**Consigne**
Répondez aux questions suivantes à l'aide de l'extrait sur Sido présenté plus bas.
1. En quelle année Colette a-t-elle écrit ce recueil ?
2. Quel âge a Colette lorsqu'elle recrée par l'écriture le jardin de sa maison natale ?
3. De quelle couleur est le ruban qui retient la capeline de Sido à son cou ?

**Extrait choisi**

Sido, c'est le titre de ce recueil, écrit par Colette en 1929 pour évoquer son enfance et sa famille. Certes l'ouvrage se compose de trois chapitres, "Sido", "Le Capitaine" et "Les Sauvages" accordant aux fils et au père une partie a priori égale à celle qui est consacrée à la mère, Sido mais  l'ensemble est clairement dominé par l'image de Sido, de sa complicité avec l'autrice enfant dans leur jardin rempli de fleurs et d'échos.

Pour recréer par l'écriture, ce jardin d'Éden de sa maison natale, Colette alors qu'elle est désormais âgée de 56 ans, retrouve les mille et un noms et couleurs des plantes cultivées par sa mère  : "O géraniums, o digitales... Celles-ci fusant des bois taillis, ceux-là en rampe allumés au long de la terrasse, [...] "Sido" aimait au jardin le rouge, le rose, les sanguines filles du rosier, de la  croix-de-Malte, des hortensias et des bâtons-de-Saint-Jacques, et même le coqueret-alkékenge, encore qu'elle accusât sa fleur, veinée de rouge sur pulpe rose, de lui rappeler un mou de veau frais" Elle ajoute aussi quelques " bulbes de muguet, quelques bégonias et des crocus mauves, veilleuses des froids crépuscules" sans oublier les arbres, "bosquet de lauriers-cerises dominés par un junko-biloba."...

Au milieu de ce jardin d'Eden, Sido telle une majestueuse déesse, "repoussait en arrière la grande capeline de paille rousse, qui tombait sur son dos, retenue à son cou par un ruban de taffetas marron, et elle renversait la tête pour offrir au ciel son intrépide regard gris, son visage couleur de pomme d'automne.  Sa voix frappait-elle  l'oiseau de la girouette, la bondrée planante, la dernière feuille du noyer, ou la lucarne qui avalait, au petit matin, les chouettes ? Ô ¨surprise, ô certitude... D'une nue à gauche une voix de prophète enrhumé versait un "Non, Madame Colê...ê...tte !" qui semblait traverser à grand peine une barbe en anneaux, des pelotes de brumes, et glisser sur des étangs fumants de froid."

Données enregistrées
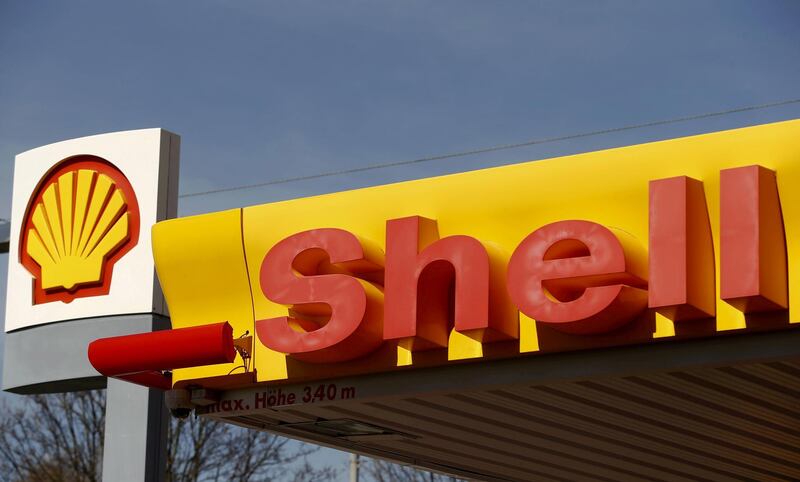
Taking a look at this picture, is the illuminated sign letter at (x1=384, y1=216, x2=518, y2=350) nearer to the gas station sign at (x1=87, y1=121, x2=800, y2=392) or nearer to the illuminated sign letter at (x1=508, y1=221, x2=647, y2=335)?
the gas station sign at (x1=87, y1=121, x2=800, y2=392)

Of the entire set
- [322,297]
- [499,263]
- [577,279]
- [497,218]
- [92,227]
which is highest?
[92,227]

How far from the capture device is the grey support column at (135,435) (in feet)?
65.5

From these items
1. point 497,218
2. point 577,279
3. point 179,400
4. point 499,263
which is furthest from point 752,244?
point 179,400

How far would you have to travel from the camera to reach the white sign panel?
2030cm

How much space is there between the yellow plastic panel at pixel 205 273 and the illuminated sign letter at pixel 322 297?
788 mm

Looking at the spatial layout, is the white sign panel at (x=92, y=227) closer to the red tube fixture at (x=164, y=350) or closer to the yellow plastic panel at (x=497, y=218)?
the yellow plastic panel at (x=497, y=218)

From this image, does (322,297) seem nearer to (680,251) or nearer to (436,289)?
(436,289)

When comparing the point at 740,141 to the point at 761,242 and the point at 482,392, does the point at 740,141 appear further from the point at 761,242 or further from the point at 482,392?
the point at 482,392

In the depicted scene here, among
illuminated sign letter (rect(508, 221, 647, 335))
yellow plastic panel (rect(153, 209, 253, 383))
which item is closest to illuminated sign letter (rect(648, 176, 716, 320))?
illuminated sign letter (rect(508, 221, 647, 335))

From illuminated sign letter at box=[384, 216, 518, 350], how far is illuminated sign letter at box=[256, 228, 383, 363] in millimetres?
300

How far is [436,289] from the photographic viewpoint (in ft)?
50.7

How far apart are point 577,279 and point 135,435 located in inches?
322

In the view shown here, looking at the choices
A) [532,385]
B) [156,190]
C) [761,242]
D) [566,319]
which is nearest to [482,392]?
[532,385]

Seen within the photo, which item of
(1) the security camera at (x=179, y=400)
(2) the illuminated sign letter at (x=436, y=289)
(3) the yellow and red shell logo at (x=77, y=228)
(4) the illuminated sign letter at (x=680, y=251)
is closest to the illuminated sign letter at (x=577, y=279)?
(4) the illuminated sign letter at (x=680, y=251)
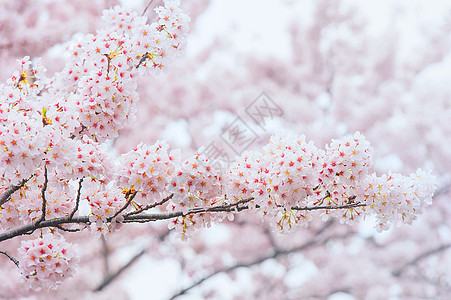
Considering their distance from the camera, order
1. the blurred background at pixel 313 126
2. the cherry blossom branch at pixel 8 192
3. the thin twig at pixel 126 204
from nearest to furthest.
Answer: the thin twig at pixel 126 204 → the cherry blossom branch at pixel 8 192 → the blurred background at pixel 313 126

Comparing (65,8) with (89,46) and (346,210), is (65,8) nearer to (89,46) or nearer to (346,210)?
(89,46)

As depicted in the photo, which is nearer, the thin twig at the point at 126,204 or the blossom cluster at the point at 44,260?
the thin twig at the point at 126,204

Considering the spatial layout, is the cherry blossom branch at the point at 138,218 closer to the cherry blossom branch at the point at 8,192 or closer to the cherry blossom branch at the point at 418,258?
the cherry blossom branch at the point at 8,192

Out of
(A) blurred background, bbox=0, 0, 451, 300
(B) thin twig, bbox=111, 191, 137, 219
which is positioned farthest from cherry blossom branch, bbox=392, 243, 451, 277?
(B) thin twig, bbox=111, 191, 137, 219

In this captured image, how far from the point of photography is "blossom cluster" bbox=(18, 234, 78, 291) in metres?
2.50

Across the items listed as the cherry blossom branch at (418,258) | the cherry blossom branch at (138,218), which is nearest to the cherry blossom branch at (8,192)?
the cherry blossom branch at (138,218)

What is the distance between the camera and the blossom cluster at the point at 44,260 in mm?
2502

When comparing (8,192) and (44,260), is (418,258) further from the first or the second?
(8,192)

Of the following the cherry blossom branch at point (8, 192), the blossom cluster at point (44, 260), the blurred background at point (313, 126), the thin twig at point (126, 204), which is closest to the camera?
the thin twig at point (126, 204)

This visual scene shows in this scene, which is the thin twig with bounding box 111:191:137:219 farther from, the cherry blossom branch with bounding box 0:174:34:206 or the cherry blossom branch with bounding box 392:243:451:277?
the cherry blossom branch with bounding box 392:243:451:277

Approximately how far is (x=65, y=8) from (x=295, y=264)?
20.9ft

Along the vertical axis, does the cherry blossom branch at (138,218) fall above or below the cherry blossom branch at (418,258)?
below

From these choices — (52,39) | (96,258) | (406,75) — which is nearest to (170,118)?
(96,258)

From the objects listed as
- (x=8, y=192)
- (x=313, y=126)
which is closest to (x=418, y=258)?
(x=313, y=126)
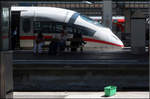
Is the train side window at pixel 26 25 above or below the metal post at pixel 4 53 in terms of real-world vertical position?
above

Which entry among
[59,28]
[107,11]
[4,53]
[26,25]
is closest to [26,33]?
[26,25]

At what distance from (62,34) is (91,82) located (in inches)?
316

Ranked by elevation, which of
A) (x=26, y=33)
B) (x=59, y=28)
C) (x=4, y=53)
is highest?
(x=59, y=28)

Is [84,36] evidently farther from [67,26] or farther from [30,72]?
[30,72]

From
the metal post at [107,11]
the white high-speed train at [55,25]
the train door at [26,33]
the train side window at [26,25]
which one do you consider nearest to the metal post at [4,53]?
the white high-speed train at [55,25]

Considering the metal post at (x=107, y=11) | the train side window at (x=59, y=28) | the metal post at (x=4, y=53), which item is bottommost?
the metal post at (x=4, y=53)

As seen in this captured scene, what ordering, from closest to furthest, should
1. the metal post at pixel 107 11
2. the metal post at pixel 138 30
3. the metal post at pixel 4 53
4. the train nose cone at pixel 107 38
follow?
the metal post at pixel 4 53 < the metal post at pixel 138 30 < the train nose cone at pixel 107 38 < the metal post at pixel 107 11

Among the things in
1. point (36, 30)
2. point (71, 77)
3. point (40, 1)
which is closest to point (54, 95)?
point (71, 77)

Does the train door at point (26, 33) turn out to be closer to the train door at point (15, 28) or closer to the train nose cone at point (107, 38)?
the train door at point (15, 28)

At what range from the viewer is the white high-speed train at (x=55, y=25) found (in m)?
21.5

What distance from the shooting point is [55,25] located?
21891 millimetres

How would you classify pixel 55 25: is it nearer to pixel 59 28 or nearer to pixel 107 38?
pixel 59 28

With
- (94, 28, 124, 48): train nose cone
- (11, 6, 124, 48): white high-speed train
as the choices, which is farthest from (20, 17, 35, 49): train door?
(94, 28, 124, 48): train nose cone

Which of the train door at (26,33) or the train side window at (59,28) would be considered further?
the train door at (26,33)
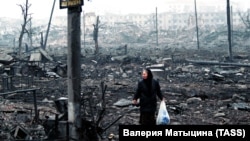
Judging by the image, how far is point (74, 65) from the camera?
7418 mm

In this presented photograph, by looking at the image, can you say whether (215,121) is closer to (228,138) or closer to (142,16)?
(228,138)

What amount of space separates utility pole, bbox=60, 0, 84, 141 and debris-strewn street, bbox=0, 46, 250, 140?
206 mm

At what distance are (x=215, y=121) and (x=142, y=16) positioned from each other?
4031 inches

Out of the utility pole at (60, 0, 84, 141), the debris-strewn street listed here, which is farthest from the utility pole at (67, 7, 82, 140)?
the debris-strewn street

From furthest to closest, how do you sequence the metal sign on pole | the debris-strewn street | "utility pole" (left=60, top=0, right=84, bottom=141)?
the debris-strewn street
"utility pole" (left=60, top=0, right=84, bottom=141)
the metal sign on pole

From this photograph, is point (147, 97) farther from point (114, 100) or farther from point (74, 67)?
point (114, 100)

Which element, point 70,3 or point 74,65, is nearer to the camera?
point 70,3

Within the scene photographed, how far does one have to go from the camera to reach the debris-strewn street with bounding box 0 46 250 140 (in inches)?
325

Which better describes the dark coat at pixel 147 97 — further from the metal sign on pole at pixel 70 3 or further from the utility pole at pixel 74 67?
the metal sign on pole at pixel 70 3

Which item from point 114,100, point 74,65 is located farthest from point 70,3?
point 114,100

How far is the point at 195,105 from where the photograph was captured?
12.6 metres

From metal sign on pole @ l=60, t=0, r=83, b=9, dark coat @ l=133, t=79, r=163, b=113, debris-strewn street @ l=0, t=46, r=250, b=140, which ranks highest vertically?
metal sign on pole @ l=60, t=0, r=83, b=9

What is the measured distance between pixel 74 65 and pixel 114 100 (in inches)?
251

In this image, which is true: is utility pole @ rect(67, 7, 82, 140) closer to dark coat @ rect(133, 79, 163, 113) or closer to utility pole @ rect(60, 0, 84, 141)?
utility pole @ rect(60, 0, 84, 141)
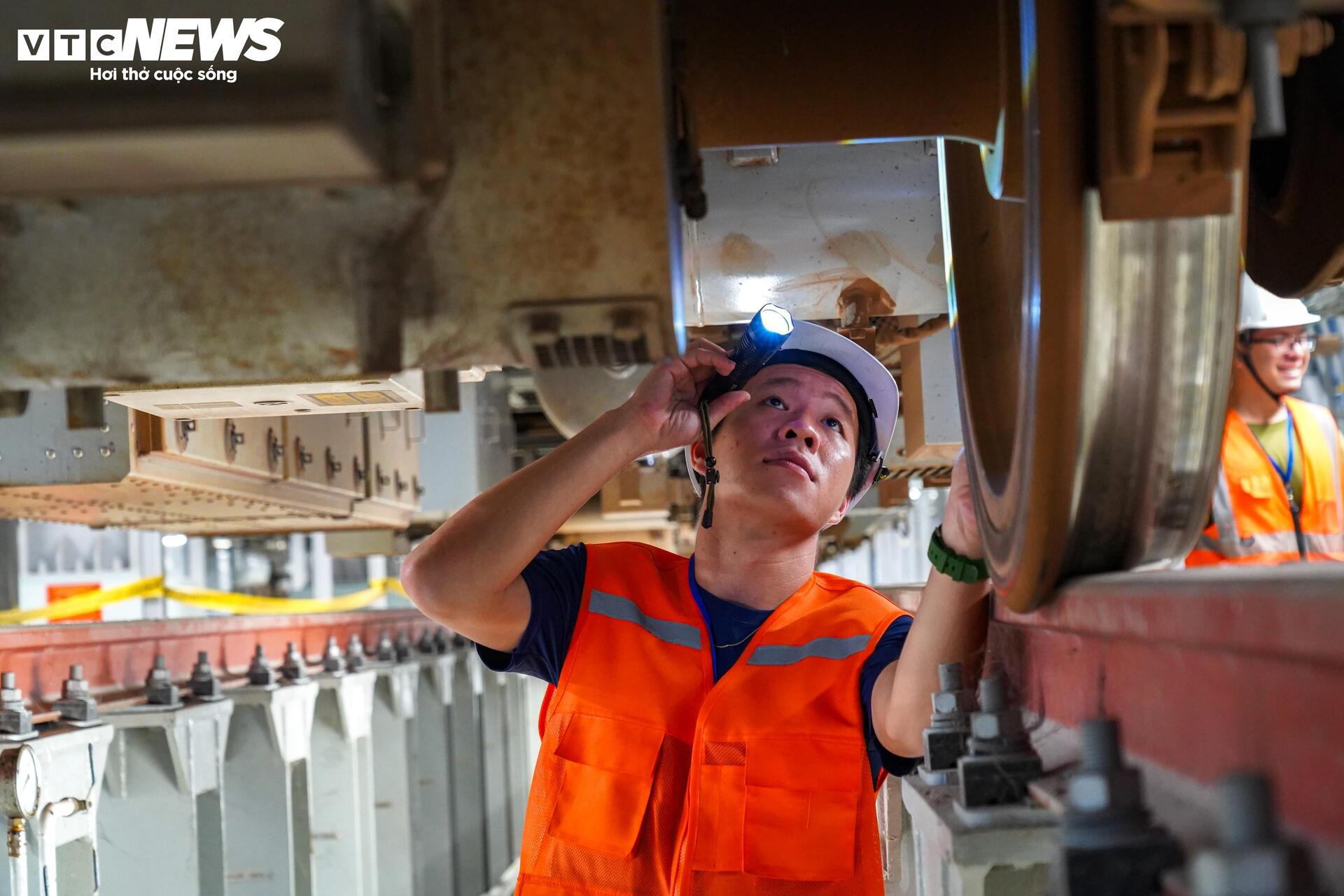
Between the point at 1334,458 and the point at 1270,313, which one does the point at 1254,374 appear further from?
the point at 1334,458

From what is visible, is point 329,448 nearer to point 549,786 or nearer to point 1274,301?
point 549,786

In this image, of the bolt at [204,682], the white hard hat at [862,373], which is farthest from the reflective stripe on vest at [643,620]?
the bolt at [204,682]

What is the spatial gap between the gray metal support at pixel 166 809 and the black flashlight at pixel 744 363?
189 centimetres

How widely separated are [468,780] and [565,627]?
567 centimetres

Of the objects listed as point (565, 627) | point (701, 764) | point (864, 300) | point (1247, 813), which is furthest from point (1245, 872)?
point (864, 300)

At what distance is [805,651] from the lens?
6.66 ft

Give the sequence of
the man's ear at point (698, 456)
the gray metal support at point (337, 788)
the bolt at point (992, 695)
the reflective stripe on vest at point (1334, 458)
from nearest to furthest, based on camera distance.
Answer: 1. the bolt at point (992, 695)
2. the man's ear at point (698, 456)
3. the reflective stripe on vest at point (1334, 458)
4. the gray metal support at point (337, 788)

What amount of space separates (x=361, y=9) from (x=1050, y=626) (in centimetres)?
81

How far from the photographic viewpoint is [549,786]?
6.56ft

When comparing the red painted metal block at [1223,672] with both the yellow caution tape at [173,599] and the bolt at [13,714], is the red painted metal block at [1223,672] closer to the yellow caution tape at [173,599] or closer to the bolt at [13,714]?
the bolt at [13,714]

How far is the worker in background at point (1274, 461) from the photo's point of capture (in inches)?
150

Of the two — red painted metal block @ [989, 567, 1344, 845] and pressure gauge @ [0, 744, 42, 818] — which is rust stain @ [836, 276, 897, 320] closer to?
red painted metal block @ [989, 567, 1344, 845]

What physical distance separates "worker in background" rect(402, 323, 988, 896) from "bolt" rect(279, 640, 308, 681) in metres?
2.33

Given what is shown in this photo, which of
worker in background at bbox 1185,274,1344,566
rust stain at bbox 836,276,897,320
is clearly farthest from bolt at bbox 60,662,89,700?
worker in background at bbox 1185,274,1344,566
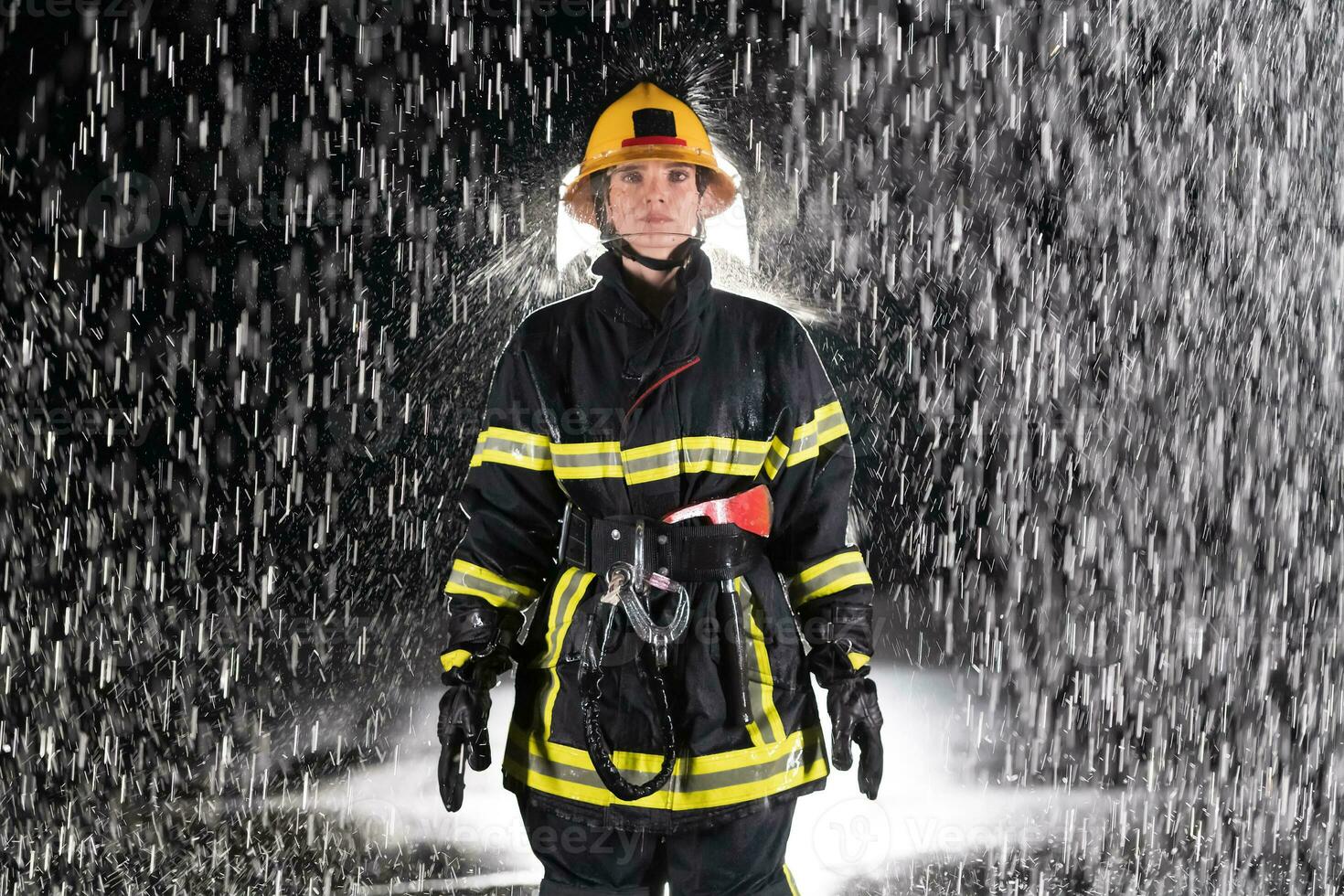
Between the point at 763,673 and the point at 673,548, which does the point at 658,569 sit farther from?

**Solution**
1. En 1929.
2. 56 ans.
3. Marron.